Священник, с крестом в руке, подошел вплотную к божнице и стал рядом с Василием. Андрей Мстиславич, устремив глаза на лик Архангела, поднял правую руку и отчетливо, без заминки, словно делал это уже не раз, произнес:
– Яз, раб Божий недостойный Адриан, а во святом крещении Андрей, князь звенигородский, перед сими святынями клянусь: братанича моего, Василея Пантедеймоновича, старшим в роду почитать и из воли его не выходить, доколе он большим князем земли Карачевской будет. В том призываю Господа во свидетели и святой крест Его целую!
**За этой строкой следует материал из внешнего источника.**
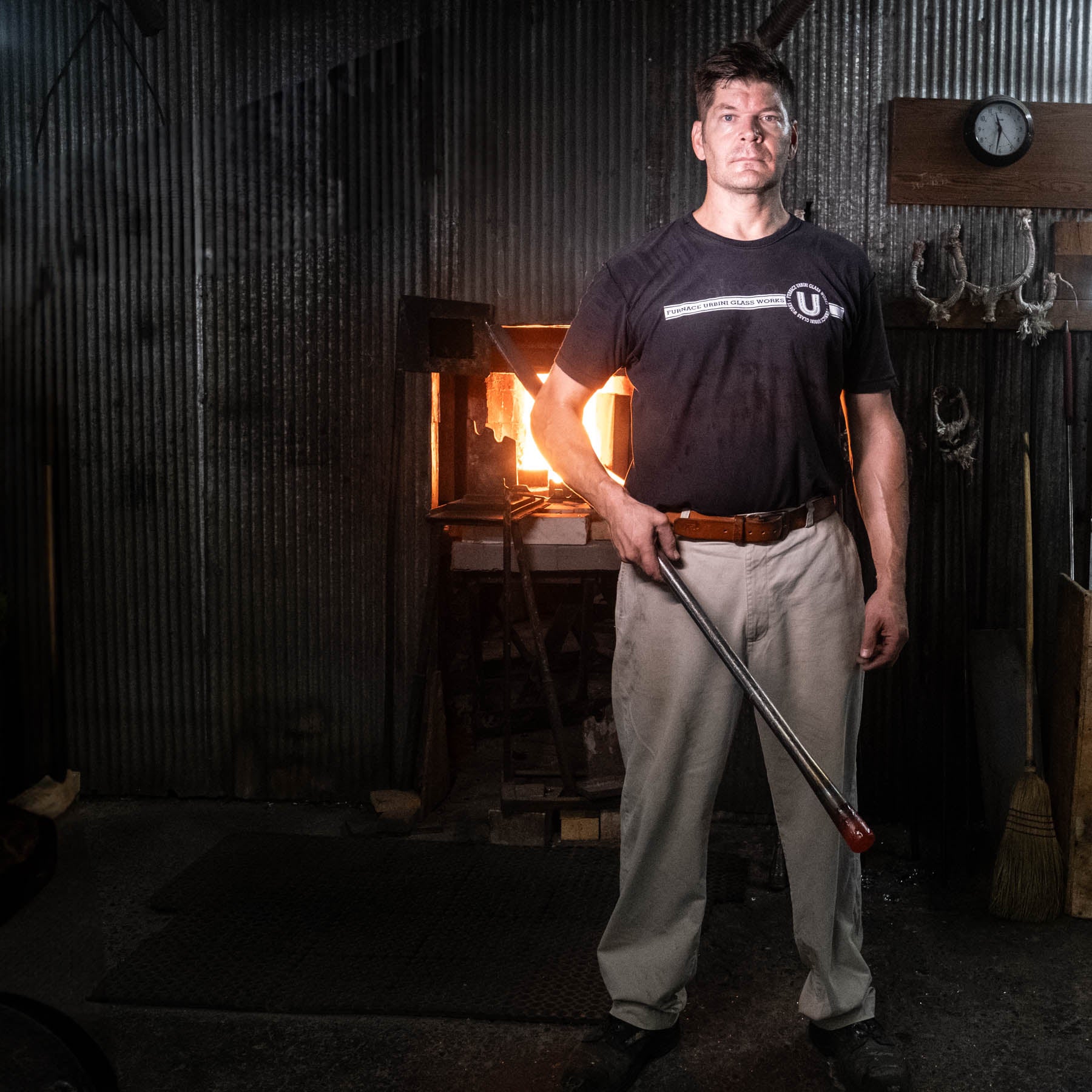 Man holding a blowpipe in a dimly lit room with rustic decor
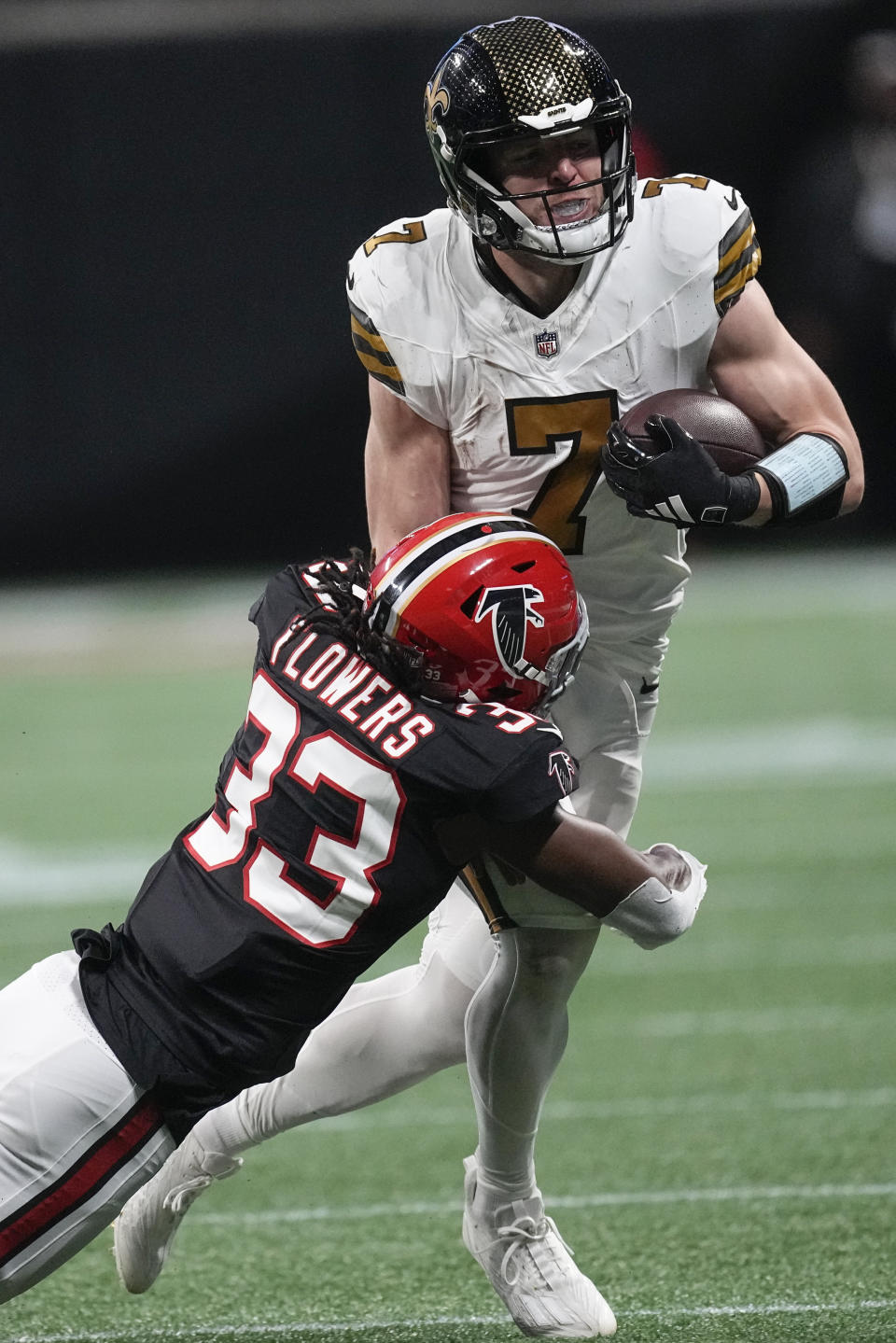 Atlanta Falcons cornerback Tre Flowers (33) hits New Orleans Saints quarterback Taysom Hill (7) during the first half of an NFL football game, Sunday, Nov. 26, 2023, in Atlanta. (AP Photo/John Bazemore)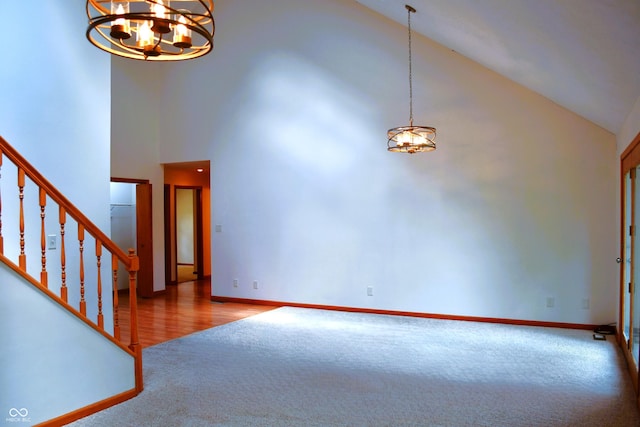 3363 Paddington Dr, Columbus, IN 47203 - unfurnished living room featuring high vaulted ceiling, carpet floors, a chandelier, and stairway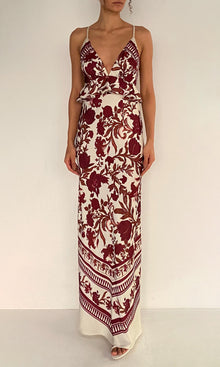Rococo Sand | Maia Polyester Satin Lycra Cross-Back Peplum Maxi Dress | Ivory Burgundy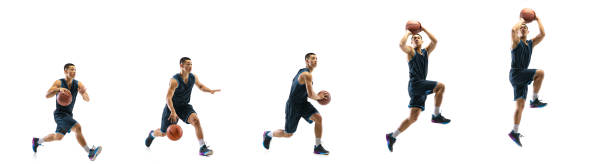 Young basketball player against white studio background in motion of step-to-step goal Higher. Young basketball player of team training in action, motion in jump of step-to-step goal isolated on white background. Concept of sport, movement, energy and dynamic, healthy lifestyle. taking a shot sport photos stock pictures, royalty-free photos & images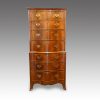 Walnut serpentine tallboy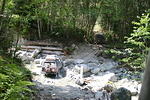 Pathfinder crawls through creek bed.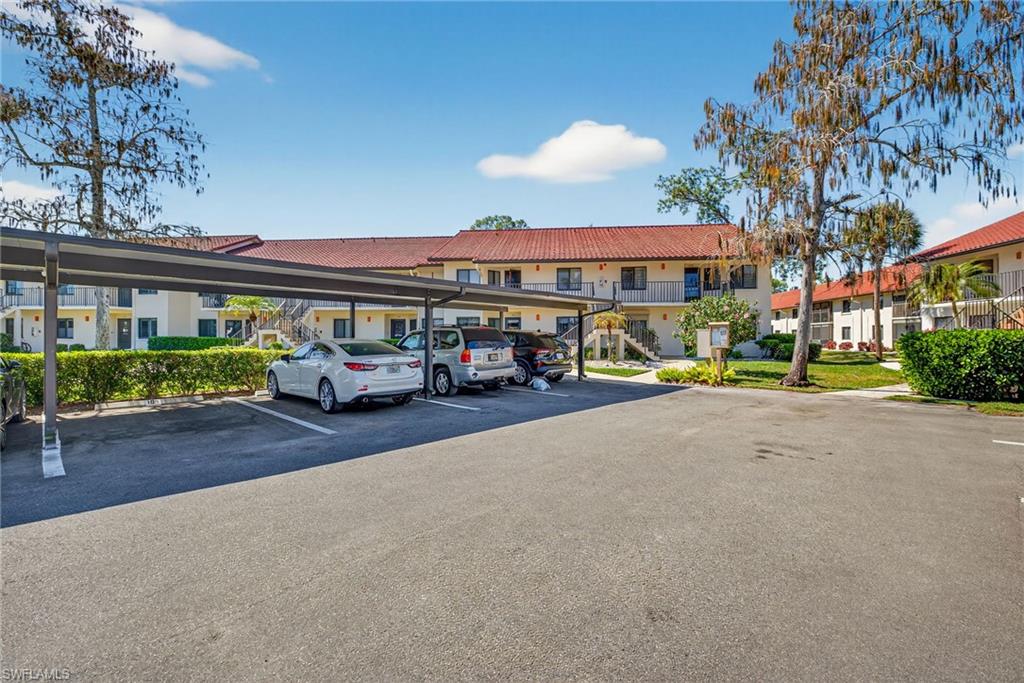 4973 Pepper Circle, Unit F105 Naples, FL 34113 - Photo 21 of 21 a car parked in front of a building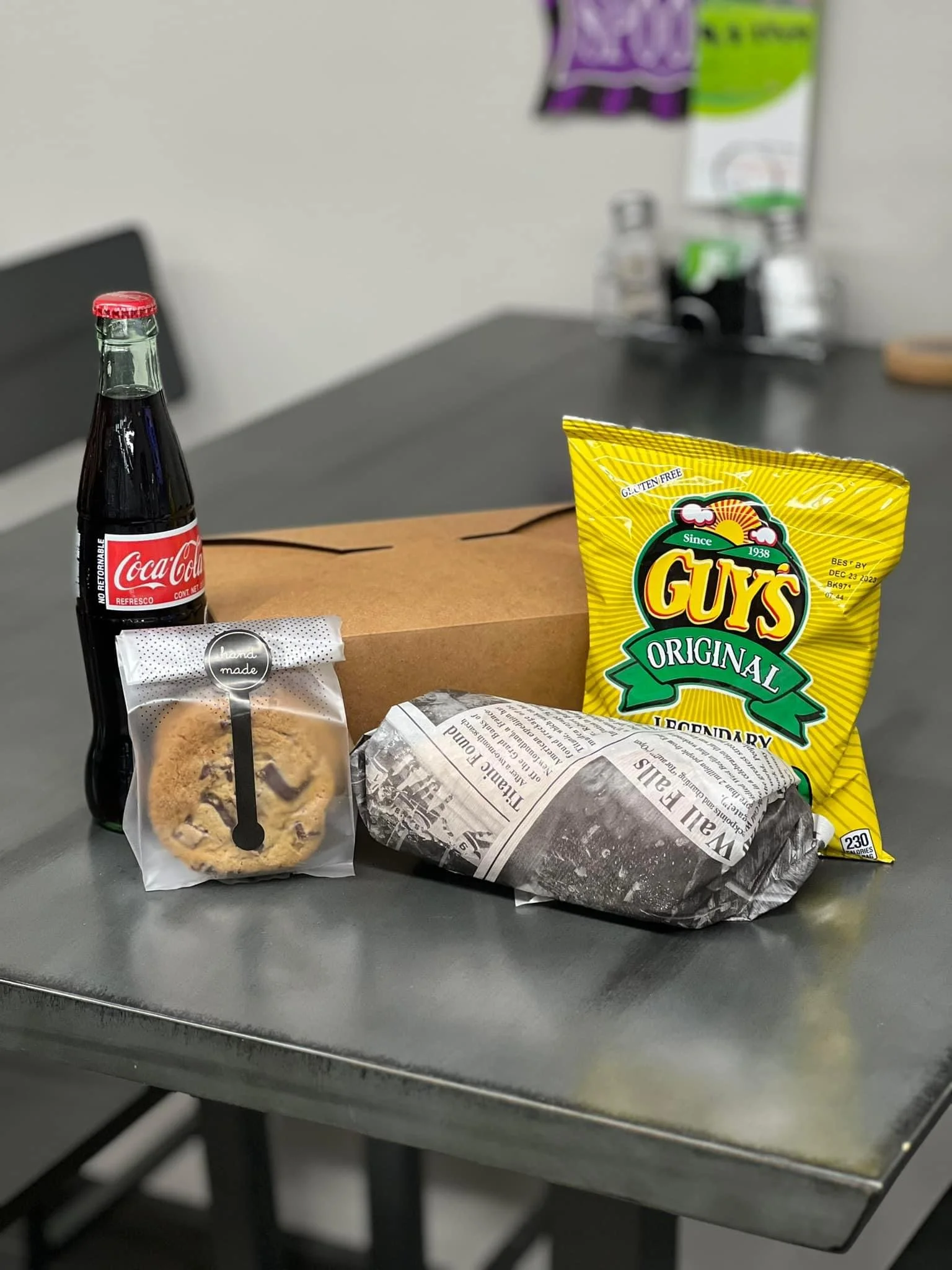 Elm Creek Beef A Coca-Cola glass bottle, a bag of cookies, a wrapped sandwich, and a bag of Goya brand potato chips on a gray table.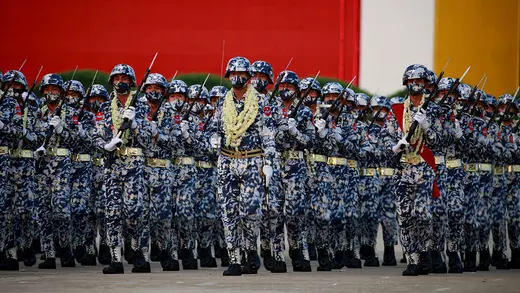 Myanmar soldiers wearing flower garlands as well as blue and white–camouflage fatigues and masks march in formation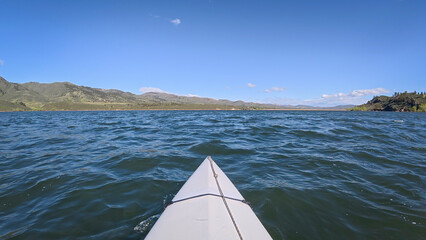 kayaking or canoeing on windy Horsetooth Reservoir near Fort Collins, Colorado - POV paddler...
С последним словом он шагнул вперед и приложился губами ко кресту, протянутому ему отцом Аверкием. Затем низко поклонился племяннику, который обнял его и троекратно поцеловал.
Василия немного удивили слова произнесенной клятвы, и на мгновение ему показалось, что звенигородский князь оставляет себе какую-то лазейку. Но эта мысль сейчас рассеялась. «Поелику большим князем земли Карачевской я остаюсь до смерти своей либо пока сам не покину княжения, – подумал он, – Андрей Мстиславич сказал правильно. А он многоглаголен и цветистую речь любит, – то давно ведомо».
– Ну, вот, – промолвил князь Андрей, – теперь перед тобою и перед совестью своей чист. Что же до брата моего, Тита Мстиславича, – чай, сам ведаешь, что он чуток с норовом… Ты не помысли, будто я про него худое хочу сказать, – спохватился он, – только мнится мне, что сам он сюда для крестоцелования не приедет, как я сделал. А ежели ты его спесь уважишь и однажды самолично к нему в Козельск наведаешься, – он тому будет рад и там же тебе крест поцелует.